HHMI investigator Michael Summers encourages students such as Leila Njimoluh (left) and Adjoa Smalls-Mantey even before they begin their freshman studies at UMBC.
With its 49,600 students and 1,251 buildings, it would be easy for a newcomer to feel disoriented, or even a little lost, on the University of Florida campus in Gainesville. Science for Life, the university's new HHMI-funded program, aims to prevent that from happening, at least for some ambitious science-oriented freshmen.
“We have these remarkable incoming classes of freshmen,” says Randy Duran, an associate professor of chemistry and director of Science for Life, which received a four-year, $1.5 million grant. “We want to capture large numbers of these very talented students who otherwise may be lost in the system.”

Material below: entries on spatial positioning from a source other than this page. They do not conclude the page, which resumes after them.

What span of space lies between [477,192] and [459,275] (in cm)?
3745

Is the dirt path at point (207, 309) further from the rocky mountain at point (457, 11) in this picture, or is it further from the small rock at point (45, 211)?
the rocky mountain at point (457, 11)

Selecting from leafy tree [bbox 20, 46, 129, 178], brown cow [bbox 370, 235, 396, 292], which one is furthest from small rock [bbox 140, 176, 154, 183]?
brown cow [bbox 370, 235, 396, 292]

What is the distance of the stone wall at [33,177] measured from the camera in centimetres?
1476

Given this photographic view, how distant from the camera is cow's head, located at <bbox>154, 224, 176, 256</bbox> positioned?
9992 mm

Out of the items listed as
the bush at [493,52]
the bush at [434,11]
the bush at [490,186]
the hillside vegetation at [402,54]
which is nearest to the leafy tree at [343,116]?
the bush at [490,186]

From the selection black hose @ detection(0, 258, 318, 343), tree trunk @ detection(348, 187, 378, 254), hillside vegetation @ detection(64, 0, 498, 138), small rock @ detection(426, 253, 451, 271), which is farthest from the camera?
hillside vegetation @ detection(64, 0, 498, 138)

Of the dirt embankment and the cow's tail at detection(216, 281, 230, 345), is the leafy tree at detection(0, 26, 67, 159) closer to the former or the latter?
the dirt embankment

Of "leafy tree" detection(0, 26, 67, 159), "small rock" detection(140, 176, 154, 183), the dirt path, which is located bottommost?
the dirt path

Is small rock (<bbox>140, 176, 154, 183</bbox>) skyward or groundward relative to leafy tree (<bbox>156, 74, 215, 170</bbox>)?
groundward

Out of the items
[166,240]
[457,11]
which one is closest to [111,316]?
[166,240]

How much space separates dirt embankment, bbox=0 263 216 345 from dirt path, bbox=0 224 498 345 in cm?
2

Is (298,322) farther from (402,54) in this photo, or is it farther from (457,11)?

The program, which aims to build a kind of “science family” at the university, will be centered at the new HHMI Undergraduate Core Laboratory, where each year up to 100 freshmen will participate in interdisciplinary research. These students will then move on to pursue their own independent research projects, mentored by graduate students, postdoctoral fellows, and faculty members.
The grant has also allowed the university to establish, in conjunction with historically black Morehouse College, more than 300 miles away in Atlanta, Georgia, a teaching fellows program for postdocs. “Morehouse provides a very good, diverse, nurturing atmosphere for learning about mentoring and teaching,” Duran explains.
The schools' postdocs will spend a year at each institution, teaching and doing collaborative research. “This background will give them experience in teaching, mentoring, and research both at undergraduate and research-intensive institutions,” says Duran. As an incentive to continue their teaching and mentoring, the University of Florida will pay them $20,000 when they sign on as new faculty members at any college or university.